A ausência de debate no espaço público foi culpa dos candidatos, mas especialmente dos jornalistas. A tripla crise planetária, as alterações climáticas, a perda de biodiversidade e a poluição crescente ainda não justificam alarme laranja ou vermelho e manchetes mediáticas: a afluência ao SNS não é maior por isso e a fome e pobreza, que grassa e aumenta na população, é por falta de dinheiro e não de bens alimentares.

Termos como “sustentabilidade”, “saúde”, “harmonia” e outros são emocionalmente apelativos, mas raramente, ou nunca, definidos. No entanto, a investigação científica tem avaliado e monitorizado a forma como as perdas de biodiversidade afectam a “sustentabilidade” dos ecossistemas.

Hoje, estão demonstrados os padrões e mecanismos pelos quais a perda de biodiversidade altera as funções e, consequentemente, a estabilidade dos serviços que os ecossistemas nos fornecem. É esta instabilidade que provoca problemas de “saúde” ou falta de “harmonia” tantas vezes detectadas, mas difíceis de justificar por degradação do ecossistema natural. A questão do retrocesso legislativo europeu sobre os pesticidas ou a recente aprovação da lei do restauro dos ecossistemas são apenas notícia do dia.

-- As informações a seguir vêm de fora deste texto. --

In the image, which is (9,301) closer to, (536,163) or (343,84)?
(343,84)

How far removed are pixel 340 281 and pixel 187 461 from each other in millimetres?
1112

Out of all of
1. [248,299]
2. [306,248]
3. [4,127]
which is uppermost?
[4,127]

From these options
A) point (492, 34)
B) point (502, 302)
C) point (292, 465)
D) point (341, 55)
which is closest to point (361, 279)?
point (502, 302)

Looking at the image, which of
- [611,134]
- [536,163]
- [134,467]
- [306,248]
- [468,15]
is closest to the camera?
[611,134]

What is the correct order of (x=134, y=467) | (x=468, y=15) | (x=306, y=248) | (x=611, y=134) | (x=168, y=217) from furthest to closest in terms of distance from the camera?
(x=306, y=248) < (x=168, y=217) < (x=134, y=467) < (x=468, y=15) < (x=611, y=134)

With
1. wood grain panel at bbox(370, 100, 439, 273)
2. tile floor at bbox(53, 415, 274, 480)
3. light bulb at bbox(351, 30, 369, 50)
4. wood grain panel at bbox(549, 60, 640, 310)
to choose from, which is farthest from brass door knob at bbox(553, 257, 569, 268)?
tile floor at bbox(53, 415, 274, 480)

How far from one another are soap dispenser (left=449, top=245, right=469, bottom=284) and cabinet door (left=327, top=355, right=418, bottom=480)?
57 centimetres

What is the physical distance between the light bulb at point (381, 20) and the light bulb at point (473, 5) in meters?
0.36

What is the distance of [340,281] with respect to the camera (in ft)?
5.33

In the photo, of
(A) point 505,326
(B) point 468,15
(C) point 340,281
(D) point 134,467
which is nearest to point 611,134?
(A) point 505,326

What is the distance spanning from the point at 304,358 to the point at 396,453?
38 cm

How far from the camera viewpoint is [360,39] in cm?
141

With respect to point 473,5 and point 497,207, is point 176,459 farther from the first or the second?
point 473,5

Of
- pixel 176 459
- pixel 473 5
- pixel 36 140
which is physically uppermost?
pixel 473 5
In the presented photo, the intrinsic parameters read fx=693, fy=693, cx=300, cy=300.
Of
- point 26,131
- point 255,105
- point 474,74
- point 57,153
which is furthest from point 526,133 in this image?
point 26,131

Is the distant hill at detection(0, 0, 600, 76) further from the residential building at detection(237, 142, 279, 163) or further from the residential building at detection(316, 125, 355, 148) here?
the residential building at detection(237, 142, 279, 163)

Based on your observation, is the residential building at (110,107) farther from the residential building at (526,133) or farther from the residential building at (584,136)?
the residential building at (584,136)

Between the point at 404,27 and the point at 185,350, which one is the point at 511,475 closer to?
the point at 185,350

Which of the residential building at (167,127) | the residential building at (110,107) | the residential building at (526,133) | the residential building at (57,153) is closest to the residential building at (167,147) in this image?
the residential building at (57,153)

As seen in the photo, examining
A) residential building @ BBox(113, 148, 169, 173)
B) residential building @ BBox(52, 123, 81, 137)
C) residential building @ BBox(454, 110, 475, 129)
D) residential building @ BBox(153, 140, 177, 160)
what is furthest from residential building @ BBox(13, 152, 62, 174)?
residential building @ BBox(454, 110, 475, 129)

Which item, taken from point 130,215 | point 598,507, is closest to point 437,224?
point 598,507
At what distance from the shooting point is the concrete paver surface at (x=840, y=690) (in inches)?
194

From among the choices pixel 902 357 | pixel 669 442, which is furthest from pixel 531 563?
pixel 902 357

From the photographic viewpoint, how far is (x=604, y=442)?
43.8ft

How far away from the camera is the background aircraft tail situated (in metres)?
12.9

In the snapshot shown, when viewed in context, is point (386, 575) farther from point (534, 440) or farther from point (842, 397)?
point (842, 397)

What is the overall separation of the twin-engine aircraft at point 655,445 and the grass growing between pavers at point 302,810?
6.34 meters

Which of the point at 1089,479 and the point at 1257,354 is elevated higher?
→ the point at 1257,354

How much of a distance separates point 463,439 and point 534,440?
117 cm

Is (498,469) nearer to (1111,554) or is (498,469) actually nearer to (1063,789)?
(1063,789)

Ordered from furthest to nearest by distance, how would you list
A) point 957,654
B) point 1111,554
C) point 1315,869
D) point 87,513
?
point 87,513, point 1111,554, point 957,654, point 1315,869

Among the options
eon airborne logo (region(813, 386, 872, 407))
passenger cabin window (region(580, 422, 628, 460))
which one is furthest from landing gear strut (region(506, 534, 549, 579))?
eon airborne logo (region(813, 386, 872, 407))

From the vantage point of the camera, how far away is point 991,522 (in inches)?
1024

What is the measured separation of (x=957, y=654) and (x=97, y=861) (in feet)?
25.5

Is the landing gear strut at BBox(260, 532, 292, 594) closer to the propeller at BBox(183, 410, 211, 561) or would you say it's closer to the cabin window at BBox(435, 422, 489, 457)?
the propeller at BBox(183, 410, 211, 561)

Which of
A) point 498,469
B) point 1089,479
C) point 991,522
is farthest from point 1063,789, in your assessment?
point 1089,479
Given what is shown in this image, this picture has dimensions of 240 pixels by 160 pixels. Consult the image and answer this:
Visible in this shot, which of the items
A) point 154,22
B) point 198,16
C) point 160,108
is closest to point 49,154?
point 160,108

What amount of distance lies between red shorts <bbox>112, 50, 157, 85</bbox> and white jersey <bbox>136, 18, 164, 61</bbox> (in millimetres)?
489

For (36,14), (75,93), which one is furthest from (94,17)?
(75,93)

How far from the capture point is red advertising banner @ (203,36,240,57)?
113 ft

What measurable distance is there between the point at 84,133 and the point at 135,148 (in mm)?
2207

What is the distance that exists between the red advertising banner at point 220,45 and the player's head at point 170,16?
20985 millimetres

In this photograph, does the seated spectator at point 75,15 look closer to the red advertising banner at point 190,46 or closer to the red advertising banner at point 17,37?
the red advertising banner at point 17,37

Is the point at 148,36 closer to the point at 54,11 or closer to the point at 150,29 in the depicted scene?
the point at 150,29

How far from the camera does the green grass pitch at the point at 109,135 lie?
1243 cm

Como Portugal vai actuar, que estratégias políticas vão ser adoptadas, como conciliar a transição energética com a transição ecológica, como salvaguardar os recursos hídricos presentes nas toalhas freáticas, como preservar os nossos ecossistemas perante o apetite insaciável do turismo, a nossa maior aposta económica – são temas de futuro que ficam na gaveta.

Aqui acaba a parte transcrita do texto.